#### Information supplied ####

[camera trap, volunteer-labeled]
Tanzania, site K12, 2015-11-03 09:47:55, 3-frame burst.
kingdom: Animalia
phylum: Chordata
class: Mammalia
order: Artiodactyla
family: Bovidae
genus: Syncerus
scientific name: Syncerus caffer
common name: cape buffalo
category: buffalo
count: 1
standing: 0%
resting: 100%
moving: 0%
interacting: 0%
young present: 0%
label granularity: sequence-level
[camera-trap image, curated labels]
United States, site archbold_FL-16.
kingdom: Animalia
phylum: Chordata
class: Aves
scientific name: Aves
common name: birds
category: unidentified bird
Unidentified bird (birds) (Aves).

####

Exercise aim »
Print each entry above word for word, leaving none out.

Response below »
[camera trap, volunteer-labeled]
Tanzania, site K12, 2015-11-03 09:47:55, 3-frame burst.
kingdom: Animalia
phylum: Chordata
class: Mammalia
order: Artiodactyla
family: Bovidae
genus: Syncerus
scientific name: Syncerus caffer
common name: cape buffalo
category: buffalo
count: 1
standing: 0%
resting: 100%
moving: 0%
interacting: 0%
young present: 0%
label granularity: sequence-level
[camera-trap image, curated labels]
United States, site archbold_FL-16.
kingdom: Animalia
phylum: Chordata
class: Aves
scientific name: Aves
common name: birds
category: unidentified bird
Unidentified bird (birds) (Aves).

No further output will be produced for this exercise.